El siglo XI comenzó con una gran esperanza, ya que surgió un nuevo elemento integrador: el gas. Chile necesitaba desesperadamente el gas boliviano para su creciente industria. El presidente Ricardo Lagos se entrevistó con casi todos los mandatarios nacionales, Banzer, Jorge Quiroga, Gonzalo Sánchez de Lozada y Carlos Mesa con el fin de obtenerlo. Pero cuanto más se esmeraba Chile en adquirir nuestro gas, Bolivia más se encaprichaba en no venderlo.

Cuando Evo Morales asumió la presidencia, Lagos vino a La Paz y conversó con él en su departamento de Miraflores. Luego, Morales viajó a Chile, donde fue recibido por varias miles de personas al grito de mar para Bolivia. Inmediatamente después, la presidenta Michelle Bachelet informó públicamente que muy pronto se iniciarían negociaciones para solucionar el problema marítimo boliviano.

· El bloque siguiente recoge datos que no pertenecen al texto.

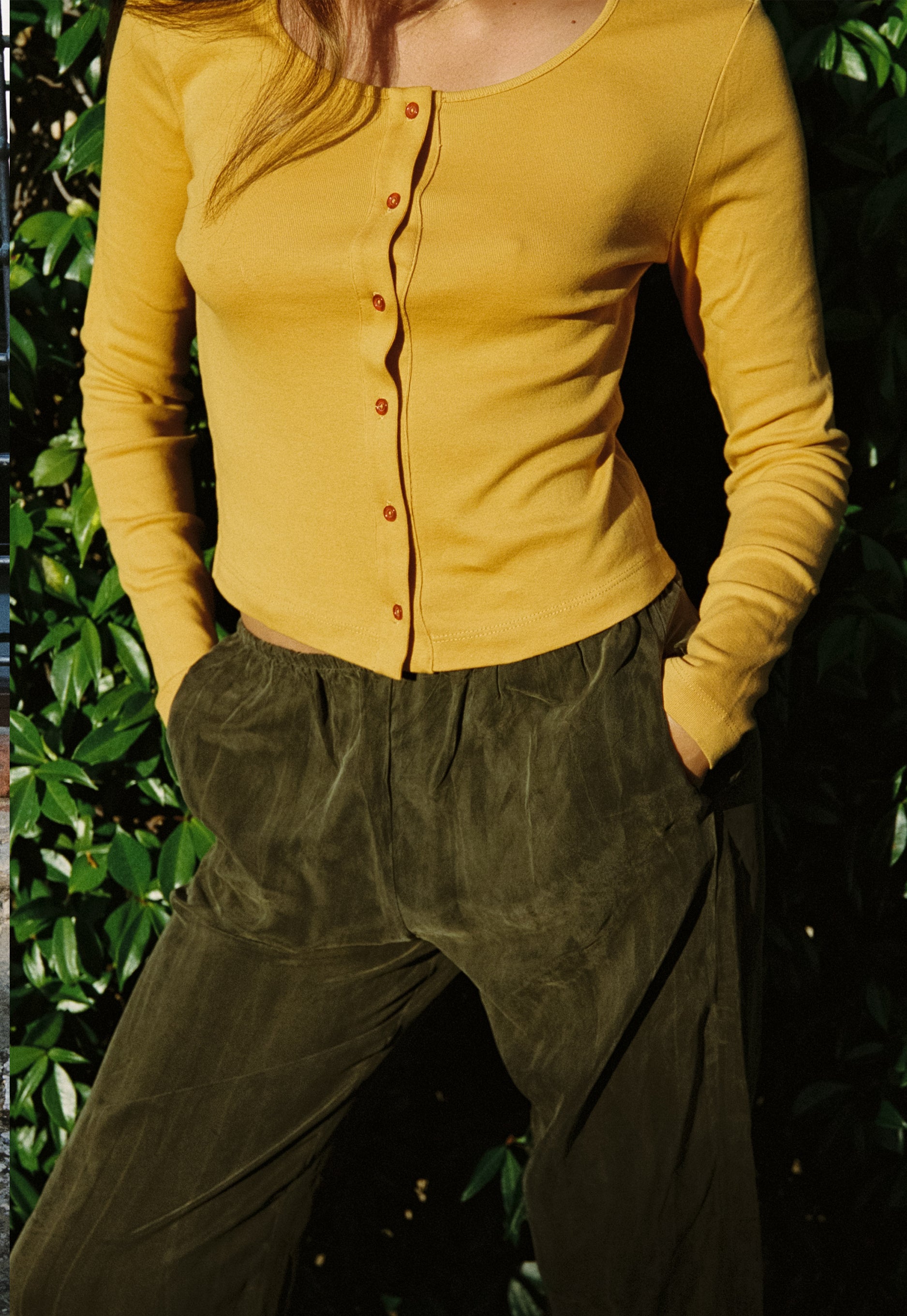 Organic Rib Cardigan | Women's Crop Cardi Top – LA RELAXED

Pero luego surgió algo insólito, Bolivia volvió a suscribir un acuerdo de venta de gas boliviano a Argentina con el compromiso de este país de no exportarlo a Chile. Esto derrumbó todo entendimiento sobre el mar. Desde ese momento, los gobiernos de Chile señalaron que tratarían el tema pero sin soberanía, es decir, sólo simbólicamente.

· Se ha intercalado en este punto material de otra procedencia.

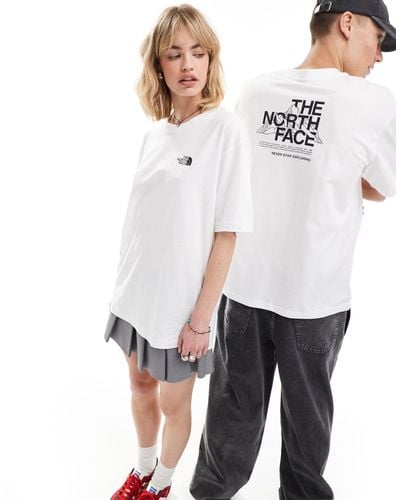 The North Face Mountain Sketch Backprint Oversized T-shirt - White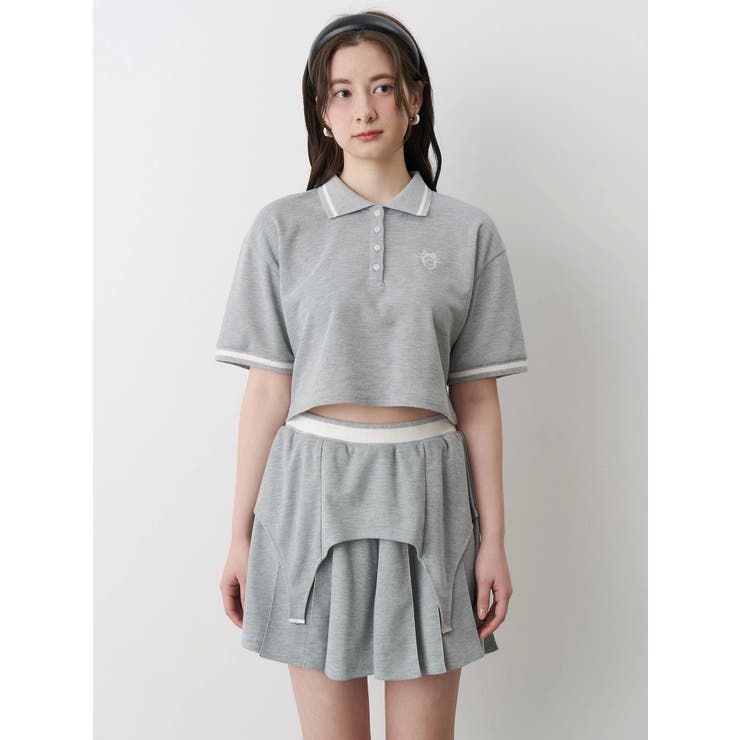 PPG ポロシャツとスカートセット　セットアップ　ネイビー PPG ポロシャツとスカートセット セットアップ ネイビー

Bolivia creyó que podría presionar a Chile por medio de los organismos internacionales, ya sean políticos o jurídicos, pero eso resultó un fracaso.  En consecuencia, es menester retornar a la relación directa con Chile, con base en lo que éste necesita de nuestro país: el gas. Si Bolivia pudiese venderle ese elemento energético fundamental, el mar se constituiría nuevamente en el tema principal de nuestras relaciones con ese país.